(WORK TO COMPLETE) Could you quote everything from the line that contains "What distance from the photographer" down to the line that contains "27 centimetres", word for word?

[Dataset records]

********************

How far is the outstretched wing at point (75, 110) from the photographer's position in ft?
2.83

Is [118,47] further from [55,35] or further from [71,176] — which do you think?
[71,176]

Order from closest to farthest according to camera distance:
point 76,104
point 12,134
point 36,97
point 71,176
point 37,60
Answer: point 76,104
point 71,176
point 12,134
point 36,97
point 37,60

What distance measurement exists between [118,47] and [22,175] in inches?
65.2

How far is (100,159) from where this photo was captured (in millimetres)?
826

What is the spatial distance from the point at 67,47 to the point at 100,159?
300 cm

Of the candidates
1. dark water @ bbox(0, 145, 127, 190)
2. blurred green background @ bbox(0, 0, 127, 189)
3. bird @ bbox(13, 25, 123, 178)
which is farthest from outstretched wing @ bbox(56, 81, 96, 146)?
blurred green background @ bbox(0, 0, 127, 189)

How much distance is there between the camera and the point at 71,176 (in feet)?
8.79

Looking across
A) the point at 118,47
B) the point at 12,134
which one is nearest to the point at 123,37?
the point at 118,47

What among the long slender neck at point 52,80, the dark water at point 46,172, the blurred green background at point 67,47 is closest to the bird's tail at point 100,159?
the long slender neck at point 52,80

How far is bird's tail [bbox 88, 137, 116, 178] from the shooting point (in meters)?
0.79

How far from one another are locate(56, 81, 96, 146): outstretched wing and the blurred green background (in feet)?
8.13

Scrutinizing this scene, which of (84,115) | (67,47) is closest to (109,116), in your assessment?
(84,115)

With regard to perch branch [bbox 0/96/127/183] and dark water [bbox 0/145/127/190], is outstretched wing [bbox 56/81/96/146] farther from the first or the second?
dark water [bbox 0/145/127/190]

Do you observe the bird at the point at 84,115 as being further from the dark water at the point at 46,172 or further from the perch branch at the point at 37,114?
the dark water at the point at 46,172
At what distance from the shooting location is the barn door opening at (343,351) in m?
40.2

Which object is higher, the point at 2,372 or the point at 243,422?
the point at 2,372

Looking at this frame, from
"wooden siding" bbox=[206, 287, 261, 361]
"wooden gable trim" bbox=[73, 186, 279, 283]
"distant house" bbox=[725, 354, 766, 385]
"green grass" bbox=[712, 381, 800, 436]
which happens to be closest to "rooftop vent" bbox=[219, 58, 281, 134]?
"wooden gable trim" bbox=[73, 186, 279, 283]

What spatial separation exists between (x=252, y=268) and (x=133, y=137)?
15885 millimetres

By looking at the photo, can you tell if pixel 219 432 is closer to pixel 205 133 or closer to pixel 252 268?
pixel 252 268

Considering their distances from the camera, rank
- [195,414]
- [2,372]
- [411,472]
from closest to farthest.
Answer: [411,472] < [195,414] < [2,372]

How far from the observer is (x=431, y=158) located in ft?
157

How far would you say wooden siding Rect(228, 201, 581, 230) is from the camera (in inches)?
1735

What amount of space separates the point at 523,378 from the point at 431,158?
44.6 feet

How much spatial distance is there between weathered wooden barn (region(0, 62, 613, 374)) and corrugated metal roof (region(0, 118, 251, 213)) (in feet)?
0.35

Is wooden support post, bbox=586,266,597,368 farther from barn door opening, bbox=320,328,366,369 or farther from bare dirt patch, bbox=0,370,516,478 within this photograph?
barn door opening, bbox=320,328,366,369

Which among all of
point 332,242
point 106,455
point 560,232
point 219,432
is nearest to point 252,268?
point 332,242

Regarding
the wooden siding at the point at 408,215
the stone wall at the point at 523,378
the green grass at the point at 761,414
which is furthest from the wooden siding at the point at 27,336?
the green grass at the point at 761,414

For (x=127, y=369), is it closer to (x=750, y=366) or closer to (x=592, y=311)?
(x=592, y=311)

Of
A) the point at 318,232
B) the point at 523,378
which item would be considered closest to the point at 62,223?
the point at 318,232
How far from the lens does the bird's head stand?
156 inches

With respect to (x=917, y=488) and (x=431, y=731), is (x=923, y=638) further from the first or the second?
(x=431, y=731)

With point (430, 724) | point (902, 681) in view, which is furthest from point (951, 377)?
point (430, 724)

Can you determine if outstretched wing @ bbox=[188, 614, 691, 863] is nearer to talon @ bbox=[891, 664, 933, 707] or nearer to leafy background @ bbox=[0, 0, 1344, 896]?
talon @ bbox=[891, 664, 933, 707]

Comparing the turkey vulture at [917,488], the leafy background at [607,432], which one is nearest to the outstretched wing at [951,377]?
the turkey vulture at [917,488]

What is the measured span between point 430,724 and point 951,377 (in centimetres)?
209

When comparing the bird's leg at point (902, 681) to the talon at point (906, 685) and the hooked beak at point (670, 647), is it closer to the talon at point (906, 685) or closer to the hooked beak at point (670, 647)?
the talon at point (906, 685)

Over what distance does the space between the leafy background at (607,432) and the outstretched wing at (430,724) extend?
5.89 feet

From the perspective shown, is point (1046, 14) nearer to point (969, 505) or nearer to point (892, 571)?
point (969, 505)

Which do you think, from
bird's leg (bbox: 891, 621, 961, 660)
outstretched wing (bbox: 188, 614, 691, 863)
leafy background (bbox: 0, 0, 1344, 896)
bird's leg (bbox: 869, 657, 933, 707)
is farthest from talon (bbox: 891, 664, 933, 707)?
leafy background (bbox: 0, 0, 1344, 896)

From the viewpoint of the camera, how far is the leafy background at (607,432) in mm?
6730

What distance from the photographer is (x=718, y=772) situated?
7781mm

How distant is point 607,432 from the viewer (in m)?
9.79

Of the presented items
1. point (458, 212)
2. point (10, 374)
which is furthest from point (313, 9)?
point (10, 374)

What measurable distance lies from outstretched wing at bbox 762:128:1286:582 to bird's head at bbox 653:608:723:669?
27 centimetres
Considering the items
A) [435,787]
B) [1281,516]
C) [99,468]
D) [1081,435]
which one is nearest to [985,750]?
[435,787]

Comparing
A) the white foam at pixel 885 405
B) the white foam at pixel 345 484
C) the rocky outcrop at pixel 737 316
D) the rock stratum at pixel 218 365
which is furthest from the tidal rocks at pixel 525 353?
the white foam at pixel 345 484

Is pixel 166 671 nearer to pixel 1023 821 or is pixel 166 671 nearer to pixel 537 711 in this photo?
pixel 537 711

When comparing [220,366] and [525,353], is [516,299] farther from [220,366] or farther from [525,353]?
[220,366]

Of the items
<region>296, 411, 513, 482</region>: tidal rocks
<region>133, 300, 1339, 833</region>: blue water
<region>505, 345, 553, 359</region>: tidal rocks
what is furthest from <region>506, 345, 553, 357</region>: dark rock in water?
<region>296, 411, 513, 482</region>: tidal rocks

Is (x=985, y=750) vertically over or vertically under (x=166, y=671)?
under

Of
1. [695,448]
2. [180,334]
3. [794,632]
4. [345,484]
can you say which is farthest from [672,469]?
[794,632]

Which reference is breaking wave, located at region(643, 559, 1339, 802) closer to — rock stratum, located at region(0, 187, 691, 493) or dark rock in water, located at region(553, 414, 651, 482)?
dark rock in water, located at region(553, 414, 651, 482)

********************

(FULL OUTPUT)
What distance from the photographer is (x=718, y=772) situated?
7781mm

How distant is point 607,432 from the viewer (in m)?
9.79

Of the presented items
1. point (458, 212)
2. point (10, 374)
which is furthest from point (313, 9)?
point (10, 374)

What measurable distance lies from outstretched wing at bbox 762:128:1286:582 to bird's head at bbox 653:608:723:669?
27 centimetres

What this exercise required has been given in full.